À ces mots, pour hâter ma course, je redresse
Mon corps en deux ployé, bien qu'encor la tristesse
Tînt mon âme inclinée avec humilité.
Je m'étais mis en marche et de fort bonne grâce
Je me hâtais, suivant mon bon Maître à la trace,
Et nous faisions tous deux assaut d'agilité,
Quand soudain il me dit : « Fixe tes yeux à terre,
Pour t'alléger la route il sera salutaire
De regarder le lit où tu poses tes pieds. »
Comme on grave au pavé des voûtes sépulcrales
Les figures des morts qui dorment sous les dalles,
Afin qu'ils ne soient point dans la tombe oubliés,
Si bien que tout poignés par leurs ressouvenances
Les cœurs pieux, les seuls qui sentent ces souffrances,
Maintes fois derechef pleurent en les voyant :
J'aperçus ainsi là, tout le long de la voie
Qui sur le flanc du mont en tournant se déploie,
Des portraits figurés avec un art savant.
Je voyais d'un côté, se cachant dans la poudre
Et des parvis du ciel tombé comme la foudre,
L'être le plus parfait des mains de Dieu sorti ;
D'autre part je voyais le géant Briarée
Du trait céleste encor la poitrine enferrée,
Par le froid de la mort gisant appesanti ;
Thymbrée avec Pallas, et le dieu de la guerre,
Tous trois encore armés, aux côtés de leur père
Contemplaient des géants les membres dispersés.
Nemrod était au pied de la Babel immense
Comme égaré, jetant des regards de démence
Sur ceux qui dans Sennar le suivaient insensés.

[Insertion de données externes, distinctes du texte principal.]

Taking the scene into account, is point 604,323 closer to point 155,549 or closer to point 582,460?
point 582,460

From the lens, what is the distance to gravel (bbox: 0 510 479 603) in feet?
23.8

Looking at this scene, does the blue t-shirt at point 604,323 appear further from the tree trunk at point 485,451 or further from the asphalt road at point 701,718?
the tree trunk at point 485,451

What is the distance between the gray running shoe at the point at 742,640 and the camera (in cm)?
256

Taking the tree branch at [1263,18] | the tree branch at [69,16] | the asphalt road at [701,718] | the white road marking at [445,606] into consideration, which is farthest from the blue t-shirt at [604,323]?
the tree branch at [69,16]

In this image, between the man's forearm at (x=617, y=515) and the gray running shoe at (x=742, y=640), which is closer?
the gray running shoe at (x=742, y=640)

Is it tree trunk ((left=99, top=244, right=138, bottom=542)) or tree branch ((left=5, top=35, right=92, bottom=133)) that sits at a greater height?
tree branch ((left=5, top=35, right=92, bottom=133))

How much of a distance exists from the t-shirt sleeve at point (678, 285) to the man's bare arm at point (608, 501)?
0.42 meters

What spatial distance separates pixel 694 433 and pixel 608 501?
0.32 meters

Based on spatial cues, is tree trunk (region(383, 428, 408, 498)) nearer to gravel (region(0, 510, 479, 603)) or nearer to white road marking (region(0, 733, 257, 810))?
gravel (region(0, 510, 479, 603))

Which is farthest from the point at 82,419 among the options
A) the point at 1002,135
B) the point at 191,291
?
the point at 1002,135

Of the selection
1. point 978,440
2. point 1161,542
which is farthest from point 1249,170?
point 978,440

Ô Niobé ! quels regards pleins de douleur amère,
Sculptée en ce chemin, tu jetais, pauvre mère !
Sur tes quatorze enfants qu'on vient de t'immoler !
Saül ! c'était bien toi, te transperçant toi-même
Au mont de Gelboë qu'a frappé l'anathème,
Où l'onde et la rosée ont cessé de couler !
Ô toi, folle Arachné ! comme à demi changée
Je te voyais aussi, contemplant affligée
Les lambeaux de l'ouvrage ourdi pour ton malheur !
Ton image est ici, mais non plus menaçante,
Roboam ! sur un char tu fuis plein d'épouvante,
Avant que des tribus t'ait chassé la fureur.
Un peu plus loin encore, et sculpté sur la pierre,
On voyait Alcméon armé contre sa mère,
Pour lui faire expier le fatal ornement ;
Et plus loin, étalant un parricide exemple,
Le roi Sennachérib, assailli dans le temple
Et par ses propres fils égorgé lâchement.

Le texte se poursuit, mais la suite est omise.